Personal information
- Full name: Adrián Arnuncio Baquerín
- Date of birth: 4 March 2007 (age 19)
- Place of birth: Palencia, Spain
- Height: 1.85 m (6 ft 1 in)
- Position: Forward

Team information
- Current team: Valladolid

Youth career
- San Juanillo
- 2017–2023: Valladolid

Senior career*
- Years: Team / Apps / (Gls)
- 2023–2025: Valladolid B / 43 / (6)
- 2024–: Valladolid / 15 / (0)
- 2026: → Real Madrid C (loan) / 13 / (6)
- 2026: → Real Madrid B (loan) / 3 / (0)

International career^{‡}
- 2023–: Spain U17 / 13 / (9)
- 2023–: Spain U18 / 3 / (0)

= Adrián Arnu =

Spanish footballer (born 2007)

Adrián Arnuncio Baquerín (born 4 March 2007), known as Adrián Arnu or just Arnu, is a Spanish footballer who plays as a forward for Real Valladolid.

==Club career==
Born in Palencia, Castile and León, Arnu joined Real Valladolid's youth sides in 2017, from local side CD San Juanillo. He made his senior debut with the reserves on 17 September 2023, coming on as a second-half substitute for Manu Pozo and scoring the winner in a 1–0 Segunda Federación away success over Real Oviedo Vetusta; aged 16 years and 197 days, he became the youngest player to feature for the B's at the time (he was later surpassed by Víctor Fernández in December, but remained the youngest to score).

Arnu made his first team debut on 11 May 2024, starting in a 0–0 Segunda División home draw against RCD Espanyol; aged 17 years, 2 months and 7 days, he became the second-youngest to debut with the main squad, surpassing Iván Fresneda and being only behind Luis Miguel Gail. Three days later, he renewed his contract until 2027. He made his La Liga debut on 20 December, replacing Marcos André late into a 3–0 away loss to Girona FC.
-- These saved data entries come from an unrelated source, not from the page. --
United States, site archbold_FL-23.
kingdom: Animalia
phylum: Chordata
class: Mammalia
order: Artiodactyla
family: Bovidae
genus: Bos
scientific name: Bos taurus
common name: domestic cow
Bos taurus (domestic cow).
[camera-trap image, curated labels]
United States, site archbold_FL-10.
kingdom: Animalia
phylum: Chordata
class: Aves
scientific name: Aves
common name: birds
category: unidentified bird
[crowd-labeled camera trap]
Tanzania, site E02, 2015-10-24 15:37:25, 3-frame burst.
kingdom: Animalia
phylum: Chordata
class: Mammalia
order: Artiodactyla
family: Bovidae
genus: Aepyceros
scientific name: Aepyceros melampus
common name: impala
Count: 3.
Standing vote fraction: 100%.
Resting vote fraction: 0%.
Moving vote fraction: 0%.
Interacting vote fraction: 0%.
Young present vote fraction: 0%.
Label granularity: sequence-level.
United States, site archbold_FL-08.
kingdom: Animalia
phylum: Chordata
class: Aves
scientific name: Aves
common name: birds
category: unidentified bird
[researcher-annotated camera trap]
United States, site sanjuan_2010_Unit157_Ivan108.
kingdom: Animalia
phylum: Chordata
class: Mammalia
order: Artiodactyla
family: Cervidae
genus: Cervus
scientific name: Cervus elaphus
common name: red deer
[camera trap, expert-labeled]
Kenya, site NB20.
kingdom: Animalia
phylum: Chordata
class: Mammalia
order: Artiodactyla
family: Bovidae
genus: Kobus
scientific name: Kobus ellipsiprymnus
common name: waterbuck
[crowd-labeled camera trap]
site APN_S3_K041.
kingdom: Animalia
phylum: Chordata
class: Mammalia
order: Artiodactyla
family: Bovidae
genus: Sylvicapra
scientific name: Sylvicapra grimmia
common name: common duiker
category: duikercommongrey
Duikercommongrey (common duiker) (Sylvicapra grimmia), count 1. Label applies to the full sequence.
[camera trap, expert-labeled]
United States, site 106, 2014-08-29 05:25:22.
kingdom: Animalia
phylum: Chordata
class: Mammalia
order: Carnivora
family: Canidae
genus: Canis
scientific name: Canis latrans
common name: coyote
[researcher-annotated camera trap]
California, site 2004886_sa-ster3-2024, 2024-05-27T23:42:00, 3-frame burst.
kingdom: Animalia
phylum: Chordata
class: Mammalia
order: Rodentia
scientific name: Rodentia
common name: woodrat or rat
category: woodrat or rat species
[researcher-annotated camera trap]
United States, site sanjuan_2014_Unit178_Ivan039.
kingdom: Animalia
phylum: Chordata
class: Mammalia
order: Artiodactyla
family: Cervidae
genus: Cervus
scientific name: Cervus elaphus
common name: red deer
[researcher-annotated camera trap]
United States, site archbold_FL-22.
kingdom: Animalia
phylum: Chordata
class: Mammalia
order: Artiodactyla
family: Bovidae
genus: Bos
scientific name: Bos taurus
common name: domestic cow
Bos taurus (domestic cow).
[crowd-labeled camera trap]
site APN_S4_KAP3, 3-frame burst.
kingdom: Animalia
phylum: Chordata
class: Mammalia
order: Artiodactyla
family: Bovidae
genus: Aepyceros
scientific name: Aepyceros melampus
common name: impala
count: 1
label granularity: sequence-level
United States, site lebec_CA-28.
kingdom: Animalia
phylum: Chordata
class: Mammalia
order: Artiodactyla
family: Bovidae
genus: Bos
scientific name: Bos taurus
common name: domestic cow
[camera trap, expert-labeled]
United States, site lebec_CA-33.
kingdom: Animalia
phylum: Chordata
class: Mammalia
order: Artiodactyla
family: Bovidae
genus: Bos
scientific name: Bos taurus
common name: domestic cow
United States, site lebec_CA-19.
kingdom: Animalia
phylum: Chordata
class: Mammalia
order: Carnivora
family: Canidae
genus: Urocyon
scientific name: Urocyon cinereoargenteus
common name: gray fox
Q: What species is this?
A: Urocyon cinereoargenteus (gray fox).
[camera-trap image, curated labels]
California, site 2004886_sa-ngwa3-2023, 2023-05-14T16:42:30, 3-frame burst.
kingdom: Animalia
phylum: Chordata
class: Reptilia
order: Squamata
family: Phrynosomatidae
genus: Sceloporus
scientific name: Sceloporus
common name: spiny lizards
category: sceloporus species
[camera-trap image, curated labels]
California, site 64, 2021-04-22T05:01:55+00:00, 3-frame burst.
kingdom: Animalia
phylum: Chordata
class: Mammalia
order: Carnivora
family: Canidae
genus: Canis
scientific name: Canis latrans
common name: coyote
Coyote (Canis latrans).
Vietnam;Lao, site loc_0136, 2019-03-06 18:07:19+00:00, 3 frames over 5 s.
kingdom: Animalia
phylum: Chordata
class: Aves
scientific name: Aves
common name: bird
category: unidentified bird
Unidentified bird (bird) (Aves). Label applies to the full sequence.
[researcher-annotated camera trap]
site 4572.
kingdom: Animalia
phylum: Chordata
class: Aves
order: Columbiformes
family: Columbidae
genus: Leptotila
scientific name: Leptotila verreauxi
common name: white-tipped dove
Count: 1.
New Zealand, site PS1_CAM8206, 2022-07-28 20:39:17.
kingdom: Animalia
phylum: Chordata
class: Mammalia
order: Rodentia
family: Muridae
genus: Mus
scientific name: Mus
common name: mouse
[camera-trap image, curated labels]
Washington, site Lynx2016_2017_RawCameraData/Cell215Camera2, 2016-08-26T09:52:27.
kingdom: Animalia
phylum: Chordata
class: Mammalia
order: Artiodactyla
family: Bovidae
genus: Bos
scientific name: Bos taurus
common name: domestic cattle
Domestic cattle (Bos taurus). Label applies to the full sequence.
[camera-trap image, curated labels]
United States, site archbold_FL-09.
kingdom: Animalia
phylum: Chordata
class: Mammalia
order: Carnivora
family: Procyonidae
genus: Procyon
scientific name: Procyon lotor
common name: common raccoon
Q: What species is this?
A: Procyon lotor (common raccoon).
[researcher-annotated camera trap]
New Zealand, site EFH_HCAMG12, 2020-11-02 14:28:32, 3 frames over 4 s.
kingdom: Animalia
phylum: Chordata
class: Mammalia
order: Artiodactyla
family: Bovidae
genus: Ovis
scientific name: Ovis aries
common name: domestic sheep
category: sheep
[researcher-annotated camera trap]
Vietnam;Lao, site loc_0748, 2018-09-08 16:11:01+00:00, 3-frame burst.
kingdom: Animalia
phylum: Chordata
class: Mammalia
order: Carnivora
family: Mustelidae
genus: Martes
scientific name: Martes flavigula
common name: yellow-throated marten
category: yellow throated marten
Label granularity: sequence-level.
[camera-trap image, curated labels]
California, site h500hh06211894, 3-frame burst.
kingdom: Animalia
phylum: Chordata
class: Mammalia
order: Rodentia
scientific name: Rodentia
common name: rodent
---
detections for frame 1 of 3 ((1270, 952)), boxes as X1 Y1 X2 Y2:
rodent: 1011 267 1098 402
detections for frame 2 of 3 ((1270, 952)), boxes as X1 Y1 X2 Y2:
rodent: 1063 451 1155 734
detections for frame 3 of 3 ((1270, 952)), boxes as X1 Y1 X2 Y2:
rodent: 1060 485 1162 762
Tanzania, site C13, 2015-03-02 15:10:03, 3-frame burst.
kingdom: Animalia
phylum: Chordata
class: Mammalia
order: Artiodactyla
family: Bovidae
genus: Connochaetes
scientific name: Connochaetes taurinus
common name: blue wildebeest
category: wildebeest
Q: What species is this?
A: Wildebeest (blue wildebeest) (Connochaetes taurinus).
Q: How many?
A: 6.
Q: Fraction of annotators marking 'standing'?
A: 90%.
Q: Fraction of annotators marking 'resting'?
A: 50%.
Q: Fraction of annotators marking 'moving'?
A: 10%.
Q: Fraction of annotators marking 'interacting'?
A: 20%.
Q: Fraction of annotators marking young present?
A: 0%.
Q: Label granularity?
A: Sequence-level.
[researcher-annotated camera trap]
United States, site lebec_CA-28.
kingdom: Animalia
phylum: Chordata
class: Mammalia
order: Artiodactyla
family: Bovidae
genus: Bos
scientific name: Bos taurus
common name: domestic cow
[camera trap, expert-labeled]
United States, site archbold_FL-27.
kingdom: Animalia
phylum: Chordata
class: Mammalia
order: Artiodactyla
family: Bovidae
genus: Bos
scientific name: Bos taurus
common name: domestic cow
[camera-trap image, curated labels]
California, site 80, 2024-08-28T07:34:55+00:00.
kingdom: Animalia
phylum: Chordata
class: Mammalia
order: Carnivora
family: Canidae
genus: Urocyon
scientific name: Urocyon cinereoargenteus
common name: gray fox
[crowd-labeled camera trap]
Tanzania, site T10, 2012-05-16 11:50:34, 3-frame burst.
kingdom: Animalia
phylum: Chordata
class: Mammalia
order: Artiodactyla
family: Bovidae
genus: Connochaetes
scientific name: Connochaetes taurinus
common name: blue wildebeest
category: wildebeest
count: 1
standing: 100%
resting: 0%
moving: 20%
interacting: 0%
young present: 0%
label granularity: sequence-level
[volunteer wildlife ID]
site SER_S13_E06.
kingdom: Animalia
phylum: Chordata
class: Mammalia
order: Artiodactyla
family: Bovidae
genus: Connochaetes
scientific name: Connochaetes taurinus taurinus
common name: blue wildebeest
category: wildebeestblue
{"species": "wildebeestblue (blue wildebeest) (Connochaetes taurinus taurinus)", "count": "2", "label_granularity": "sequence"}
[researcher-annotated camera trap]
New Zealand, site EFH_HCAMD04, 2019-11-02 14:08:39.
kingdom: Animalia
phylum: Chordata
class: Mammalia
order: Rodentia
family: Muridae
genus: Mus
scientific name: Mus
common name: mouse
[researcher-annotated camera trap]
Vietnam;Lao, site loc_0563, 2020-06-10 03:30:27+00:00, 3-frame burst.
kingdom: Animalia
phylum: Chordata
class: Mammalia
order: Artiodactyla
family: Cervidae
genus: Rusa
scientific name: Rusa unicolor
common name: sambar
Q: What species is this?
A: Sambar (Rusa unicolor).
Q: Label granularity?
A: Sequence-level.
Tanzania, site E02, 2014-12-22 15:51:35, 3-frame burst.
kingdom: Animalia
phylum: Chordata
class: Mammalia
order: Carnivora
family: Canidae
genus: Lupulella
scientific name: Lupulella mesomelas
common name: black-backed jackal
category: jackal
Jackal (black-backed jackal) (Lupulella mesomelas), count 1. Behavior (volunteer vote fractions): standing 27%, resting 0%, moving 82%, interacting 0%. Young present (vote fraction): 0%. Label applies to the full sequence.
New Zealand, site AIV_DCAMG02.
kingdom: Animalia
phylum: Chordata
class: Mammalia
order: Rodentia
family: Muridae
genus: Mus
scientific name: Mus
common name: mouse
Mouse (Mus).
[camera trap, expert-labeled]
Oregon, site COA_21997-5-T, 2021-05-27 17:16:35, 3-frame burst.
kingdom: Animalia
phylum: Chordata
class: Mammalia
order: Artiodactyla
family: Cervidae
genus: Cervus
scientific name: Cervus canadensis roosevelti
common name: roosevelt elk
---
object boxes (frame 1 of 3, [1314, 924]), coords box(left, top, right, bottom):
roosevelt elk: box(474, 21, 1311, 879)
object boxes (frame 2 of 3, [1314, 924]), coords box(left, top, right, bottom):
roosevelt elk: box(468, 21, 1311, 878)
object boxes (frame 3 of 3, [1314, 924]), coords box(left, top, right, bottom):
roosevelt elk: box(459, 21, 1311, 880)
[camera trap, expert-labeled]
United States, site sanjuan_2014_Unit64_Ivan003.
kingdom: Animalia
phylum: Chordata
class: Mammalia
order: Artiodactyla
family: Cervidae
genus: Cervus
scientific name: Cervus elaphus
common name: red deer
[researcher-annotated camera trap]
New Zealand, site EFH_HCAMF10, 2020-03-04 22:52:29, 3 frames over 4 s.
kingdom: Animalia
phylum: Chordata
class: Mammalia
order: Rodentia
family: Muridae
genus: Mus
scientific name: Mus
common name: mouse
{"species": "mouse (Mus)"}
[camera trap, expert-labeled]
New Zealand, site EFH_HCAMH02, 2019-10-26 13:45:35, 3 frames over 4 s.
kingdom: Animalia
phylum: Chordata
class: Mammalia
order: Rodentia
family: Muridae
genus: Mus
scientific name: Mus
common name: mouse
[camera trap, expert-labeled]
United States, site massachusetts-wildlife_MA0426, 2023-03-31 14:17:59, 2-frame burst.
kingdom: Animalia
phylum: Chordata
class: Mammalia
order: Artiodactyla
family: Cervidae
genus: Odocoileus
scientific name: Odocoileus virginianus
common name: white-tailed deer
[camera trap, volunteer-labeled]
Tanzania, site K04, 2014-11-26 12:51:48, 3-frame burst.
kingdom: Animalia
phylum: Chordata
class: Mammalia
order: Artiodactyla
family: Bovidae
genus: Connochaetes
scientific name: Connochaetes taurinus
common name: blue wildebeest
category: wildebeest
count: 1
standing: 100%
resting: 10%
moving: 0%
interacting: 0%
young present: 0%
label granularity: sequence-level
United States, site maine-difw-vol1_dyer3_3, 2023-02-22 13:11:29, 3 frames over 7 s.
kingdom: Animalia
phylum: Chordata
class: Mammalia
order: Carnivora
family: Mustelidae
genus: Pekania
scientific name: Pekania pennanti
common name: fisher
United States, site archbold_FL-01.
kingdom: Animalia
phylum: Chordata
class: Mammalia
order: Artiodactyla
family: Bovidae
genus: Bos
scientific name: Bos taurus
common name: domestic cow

In July 2025, Arnu was promoted to the first team of Pucela, now in Segunda División, but was rarely used afterwards. On 21 January 2026, he was loaned to Real Madrid and was initially assigned to C-team in fourth division and made a brief appearance with Castilla in third division.

==International career==
Arnu represented Spain at under-17 level.